Alveolar Type II Cells from Mice Expressing a Lung Disease‐Associated ABCA3 E292V Mutation Exhibit Alterations in Organellar Homeostasis and Autophagy

Abstract

The lipid transporter, ATP binding cassette class A3, ABCA3, plays a critical role in the biogenesis of alveolar type II (AT2) cell lamellar bodies (LBs). A relatively large number of mutations in the ABCA3 gene have been identified in association with interstitial lung disease (ILD). The most common mutation is a valine for glutamate missense mutation at residue 292 (E292V) which results in a functional impairment of lipid transport in vitro.
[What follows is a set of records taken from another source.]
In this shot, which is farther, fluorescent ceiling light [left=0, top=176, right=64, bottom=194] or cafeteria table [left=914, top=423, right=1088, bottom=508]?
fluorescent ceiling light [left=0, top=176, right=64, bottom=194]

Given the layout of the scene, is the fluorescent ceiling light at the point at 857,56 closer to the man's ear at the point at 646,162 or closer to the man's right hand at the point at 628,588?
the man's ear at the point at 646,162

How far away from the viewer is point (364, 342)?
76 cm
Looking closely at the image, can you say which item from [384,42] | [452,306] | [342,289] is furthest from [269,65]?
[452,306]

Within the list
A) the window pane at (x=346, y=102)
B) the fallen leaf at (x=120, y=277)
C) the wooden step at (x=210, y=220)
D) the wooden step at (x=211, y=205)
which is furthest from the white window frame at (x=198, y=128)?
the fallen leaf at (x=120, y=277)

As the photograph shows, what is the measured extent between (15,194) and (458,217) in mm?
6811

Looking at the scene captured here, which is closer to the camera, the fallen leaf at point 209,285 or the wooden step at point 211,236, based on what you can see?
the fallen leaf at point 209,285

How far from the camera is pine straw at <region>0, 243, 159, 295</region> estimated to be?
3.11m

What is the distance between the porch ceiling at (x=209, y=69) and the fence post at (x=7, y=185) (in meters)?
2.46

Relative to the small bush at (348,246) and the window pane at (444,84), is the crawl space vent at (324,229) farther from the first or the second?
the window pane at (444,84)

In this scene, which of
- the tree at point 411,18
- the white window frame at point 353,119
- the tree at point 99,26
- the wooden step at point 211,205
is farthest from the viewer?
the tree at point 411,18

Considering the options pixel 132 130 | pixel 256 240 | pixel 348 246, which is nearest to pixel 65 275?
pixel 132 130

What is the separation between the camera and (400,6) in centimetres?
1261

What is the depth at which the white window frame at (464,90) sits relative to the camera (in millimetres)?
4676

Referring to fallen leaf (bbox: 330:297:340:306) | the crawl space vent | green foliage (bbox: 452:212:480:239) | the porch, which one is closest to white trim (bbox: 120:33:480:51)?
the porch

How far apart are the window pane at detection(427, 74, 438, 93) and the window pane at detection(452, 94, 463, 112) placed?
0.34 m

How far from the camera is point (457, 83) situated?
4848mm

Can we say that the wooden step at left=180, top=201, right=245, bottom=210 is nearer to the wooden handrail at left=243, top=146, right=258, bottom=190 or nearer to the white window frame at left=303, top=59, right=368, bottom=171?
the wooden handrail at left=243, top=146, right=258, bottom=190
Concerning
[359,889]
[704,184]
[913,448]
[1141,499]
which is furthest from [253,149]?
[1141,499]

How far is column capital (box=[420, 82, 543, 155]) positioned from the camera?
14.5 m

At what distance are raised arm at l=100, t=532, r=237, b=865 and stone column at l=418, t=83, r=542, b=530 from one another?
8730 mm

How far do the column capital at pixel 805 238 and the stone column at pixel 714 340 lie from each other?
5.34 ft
To characterize the cellular consequences induced by this mutation in vivo, a novel knockin (KI) mouse model carrying allelic ABCA3 E292V mutations was produced. Lung ultrastructure from E292V homozygous mice revealed smaller size but increased numbers of LBs accompanied by increased AT2 cell mitochondrial counts. Examination of 16 wk and 32 wk homozygous E292V mice showed age‐dependent increase in bronchoalveolar lavage cellularity as well as reduction in alveolar wall thickness coupled with enlarged alveolar air spaces. While isolated E292V AT2 cells demonstrated no alterations in the unfolded protein response, an age‐dependent increase in autophagy components LC3‐I/LC3‐II and P62 also developed in these mice. Furthermore, AT2 cell lysates from 32 wk mice showed accompanying increases in the levels of marker antigens for both mitochondria (Tom20) and lysosomes (Lamp1). We conclude that expression of the ABCA3 E292V mutation produces changes in AT2 organellar homeostasis which result in time‐dependent disruption of macroautophagy‐dependent cellular quality control pathways. We speculate that these changes contribute to the phenotype of a vulnerable epithelium susceptible to second hit injuries that promote the pathogenesis of ILD.